Why do we spend on security? How much should we be spending?
- Security imposes extra costs on organizations
- The "security tax" is relatively well knnown for network and IT security - 5 to 10% (years of Gartner, Forrester, and other studies)
- No comparable data for development or web apps
- Regualtions and contracts usually require "reasonable measures". What does that mean?
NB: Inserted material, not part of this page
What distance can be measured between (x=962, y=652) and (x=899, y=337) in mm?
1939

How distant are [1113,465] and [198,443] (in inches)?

OWASP Security Spending Benchmarks Project
- 20 partner organizations, many contributors
- Open process and participation
- Raw data available to community
Reasons For Investing in Security
- Contractual and Regulatory Compliance
- Incident Prevention, Risk Mitigation
- Cost of Entry
- Competitive Advantage
Technical and Procedural Principles
- Managed and Documented Systems
- Business-need access
- Minimization of sensitive data use
- Security in Design and Development
- Auditing and Monitoring
- Defense in Depth
Specific Activities and Projects
- Security Policy and Training
- DLP-Type Systems
- Internal Configurations Management
- Credential Management
- Security in Development
- Locking down internal permissions
- Secure Data Exchange
- Network Security
- Application Security Programs
Building an In-House Application Security Assessment Team
This presentation was by Keith Turpin from The Boeing Company. About three years ago, all of Boeing's assessments were coming from outsourced service providers. They realized that they were unable to have control over the people and process and had difficulties integrating the controls into the SDLC and decided to bring these functions in house. The goal of this presentation is to show some of the issues they ran into and how they addressed those problems. My notes from the presentation are below:
Contraced Services Considerations
- Some Advantages:
- Highly skilled
- Established tools, processes, and standards
- Unbiased
- Available as needed
- Some Disadvantages:
- Expensive, especially for an extended engagement
- Less control and flexibility
- Not familiar with company processes and culture
- Rotating staff
Planning
- Considerations for establishing an internal team:
- Time to staff and train the team
- Overlap of external and internal teams
- Development of processes and standards
- Acquiring necessary tools
Service Model
- Define the services your team will provide. This will be greatly influenced by:
- The team's size and skills
- The number of applications you have to support
- The tools available
- The level of executive support
- The funding model
- Who pays for your services
- The team's role
- Development support, pre-deployment testing or post deployment auditing and pen testing
OWASP Top 10 – 2010
This presentation was by Dave WIchers, COO of Aspect Security and an OWASP Board Member. My notes are below:
What's Changed?
- It's about Risks, not just vulnerabilities
- New title is: "The Top 10 Most Critical Web Application Security Risks"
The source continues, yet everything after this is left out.